If you would like to read some pretty good articles on Google+, here are a few I have been reading lately:

12 responses

  1. After you make a post there *is* an option to “disable reshare”, accessed from the drop down menu to the right of the post. 

  2. Hi Paul,

     

    Thank you for your comments on my Google+ article. Like you
    I am not particularly fond of hyperbolic phrases like “Facebook-killer” which
    is why the headline was phrased as a speculative question rather than a
    statement.

     

    I submitted half a dozen possible headlines with the piece
    and that just happened to be the one that ran. My favourite was Google+: Hands-on and thumbs-up. I
    mention this because on the whole I think Google+ is a great product, despite
    my criticisms of it.

     

    I also agree with your assertion that it isn’t Google’s
    fault if your contacts aren’t up to date, but I think it’s important to note
    for non-Android users. I only made the effort to tidy my contacts when I first
    used an Android phone, and for those who’ve never had the need to sort out
    their Google contacts it’s alarming when you’re suddenly presented with
    hundreds of contact suggestions, many of whom you don’t know because you may
    only have emailed them once or twice.

     

    In terms of Google’s contacts-automatically-added debacle, you’re
    quite right, I did mean Buzz rather than Wave. That was simply an error and I’ll
    see to it that it’s corrected accordingly.

     

    As you point out, “Google’s wording doesn’t include the
    right to sell the photographs, just reproduce and manipulate them,” and perhaps
    I overstated the issue, but it was precisely the Twitpic uproar that prompted
    me to note it. I’m sure we both agree that creative professionals should keep
    their work off social media if selling it is their livelihood. Still, an
    amazingly large number of people don’t realise this.

     

    I’m sorry you felt my piece seemed poorly researched. I’ve
    been playing with Google+ since last Friday when I first got access, and spent
    hours reading about it over the last few days. However, with all of the
    articles about it out there already I wanted to offer a simplified look at the
    product, and a look at why it might work.

     

    Thank you again for your comments, it’s readers like you
    that keep writers like me on our toes and continually trying to produce better
    work. Hopefully my next piece on Google+ won’t leave so bad a taste in your
    mouth.

     

    All the best,

     

    Craig

  3. Good article, being into IM myslef i was wondering if this wasnt possible a ploy for them to de-rank the importance of backlinks as a possible  Page rank factor and then add Google+ into their algorithm, well we have allready seen Google+ tools pop up with the guys farming Proxy sites and spoofing ip’s.

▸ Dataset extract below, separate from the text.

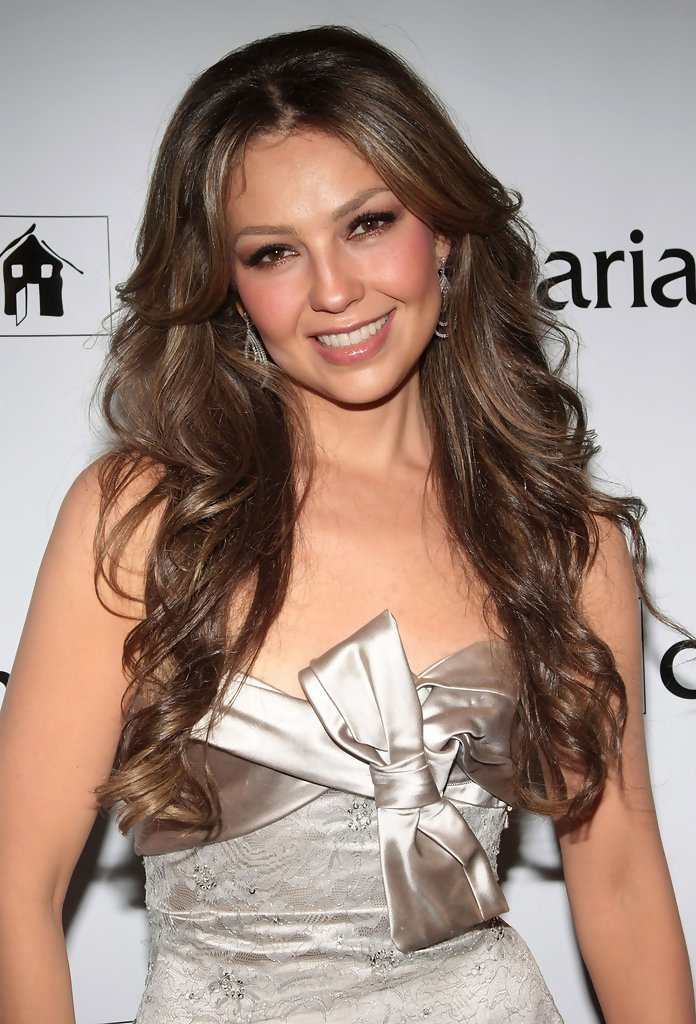 The Best Thalia Long Curls Thalia Looks Stylebistro Pictures
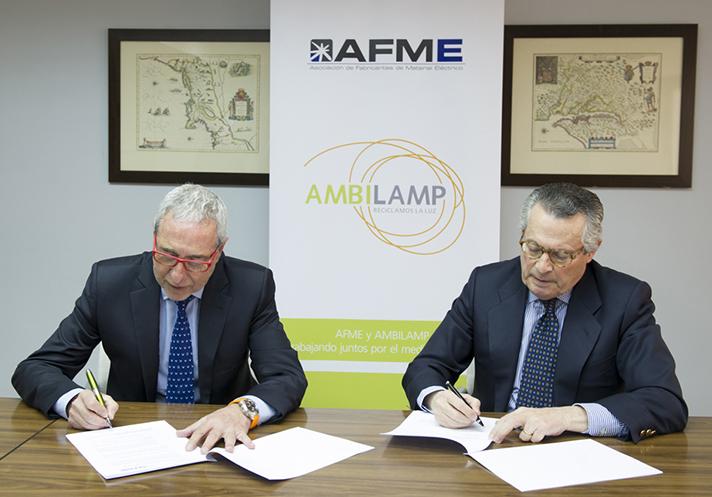 Momento de la firma del acuerdo entre ambas asociaciones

    I also suspect that thier highly paid algorithm calculator people says that my friends share the same types of interest, this “sharing” Google+ links to my contacts, thus it will deliver relevent content to people. This is to my knowlage Google’s main aim is to deliver search results or websites that you find relevent. I think they are trying to recreate human behaviour in their system…well im sure they are.

    Never the less great article thanks

  4. The functionality has been changing constantly and you can even restrict whether people can be tagged in limited posts, or something like that.